- _DAFTAR TUGAS_:
A. Salin kata demi kata bagian artikel tentang bekas Kepala Desa Pemayungan, mulai dari "Pekanbaru, Gatra.com - Masih" sampai dengan "Kantor Bupati Tebo.", termasuk kedua bagian tersebut.
B. Menurut artikel tentang bekas Kepala Desa Pemayungan, di kantor mana Syaharudin disuruh meneken Berita Acara Tata Batas?

- _ARTIKEL_:

══════════

Pekanbaru, Gatra.com - Masih lekat dalam benak bekas Kepala Desa Pemayungan, Kecamatan Sumay, Kabupaten Tebo, Jambi, Syaharudin kejadian empat tahun silam.
Saat orang kehutanan menyuruh lelaki 35 tahun itu meneken Berita Acara Tata Batas temu gelang Areal Peruntukan Lain (APL) Desanya di Kantor Bupati Tebo.
Ayah dua anak ini ngotot tak mau meneken lantaran masih banyak hak masyarakat desa yang tak masuk ke dalam APL yang dibikin tadi.
"Apa tidak bisa lagi digeser ini, Pak? Soalnya tanah-tanah masyarakat saya masih banyak ini yang tidak masuk," dia bertanya.

══════════

- _ENTRI YANG TERSEDIA_:
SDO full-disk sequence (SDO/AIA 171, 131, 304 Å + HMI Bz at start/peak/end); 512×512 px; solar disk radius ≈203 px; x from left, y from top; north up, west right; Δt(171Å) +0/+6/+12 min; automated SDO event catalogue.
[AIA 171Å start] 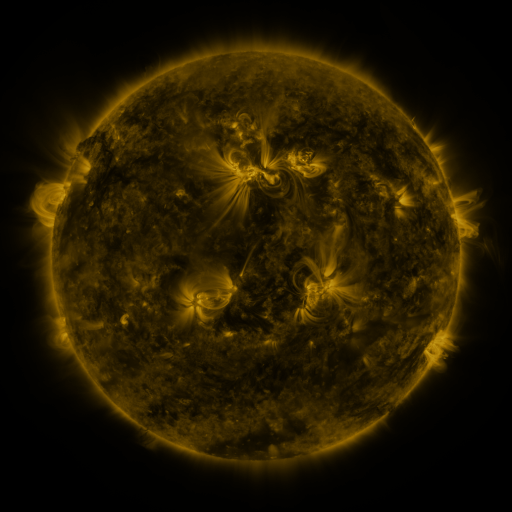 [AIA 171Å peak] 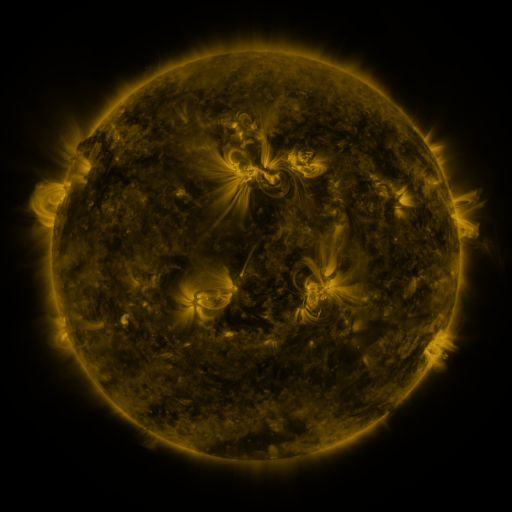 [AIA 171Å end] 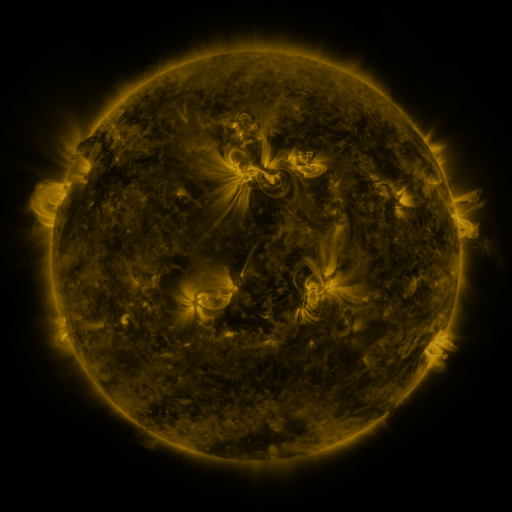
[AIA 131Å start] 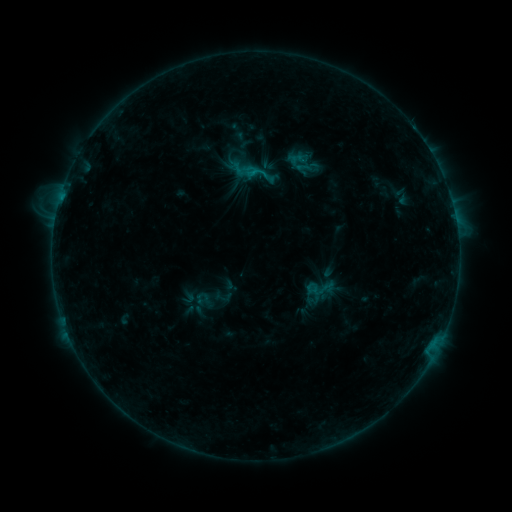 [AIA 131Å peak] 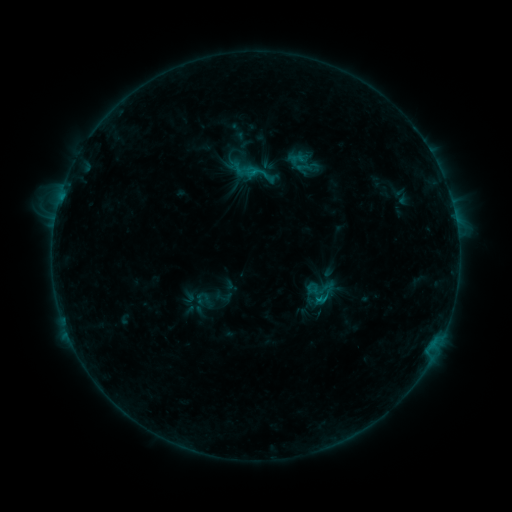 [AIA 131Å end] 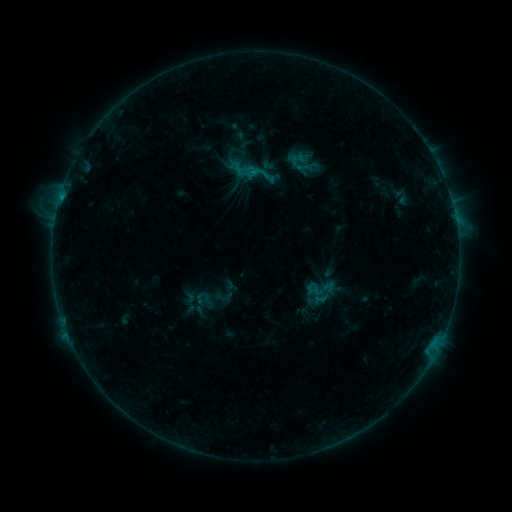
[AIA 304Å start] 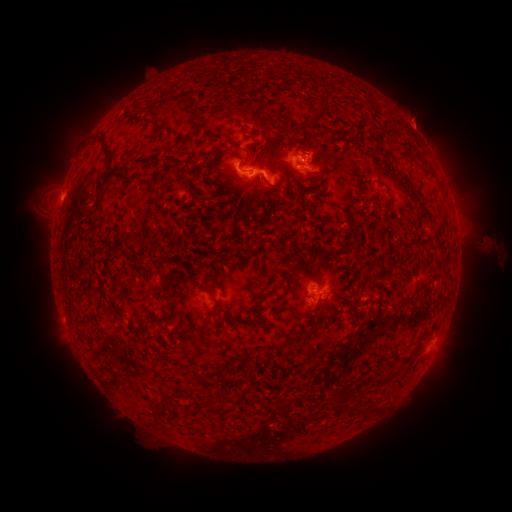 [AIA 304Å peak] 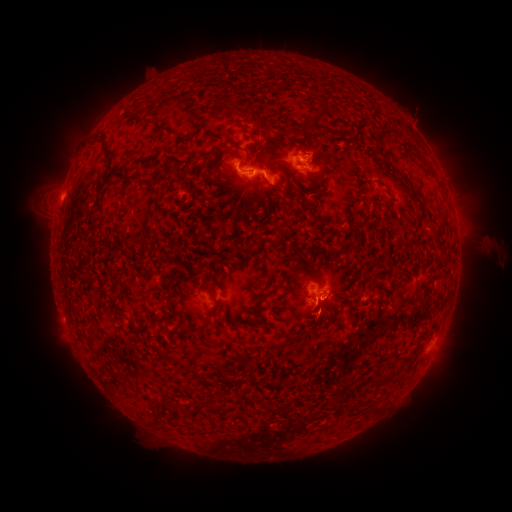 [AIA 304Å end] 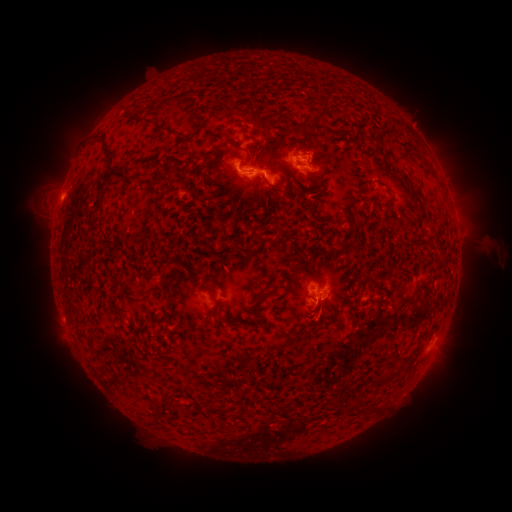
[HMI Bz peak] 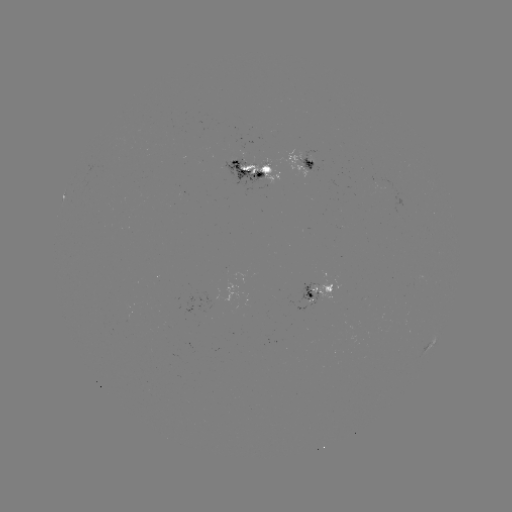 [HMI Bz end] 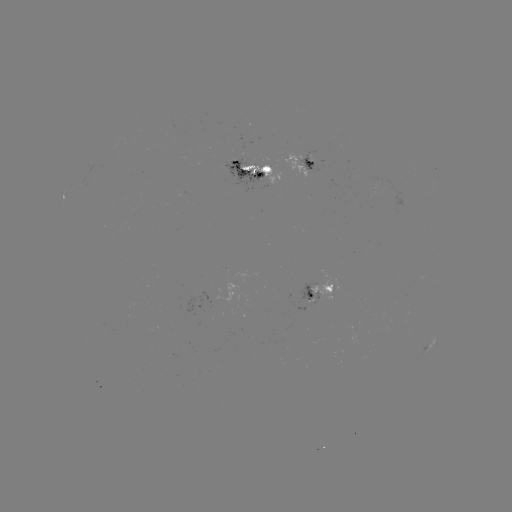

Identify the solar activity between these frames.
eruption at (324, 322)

══════════

- _HASIL PER TUGAS_:
A.
Pekanbaru, Gatra.com - Masih lekat dalam benak bekas Kepala Desa Pemayungan, Kecamatan Sumay, Kabupaten Tebo, Jambi, Syaharudin kejadian empat tahun silam.
Saat orang kehutanan menyuruh lelaki 35 tahun itu meneken Berita Acara Tata Batas temu gelang Areal Peruntukan Lain (APL) Desanya di Kantor Bupati Tebo.

B. Di Kantor Bupati Tebo.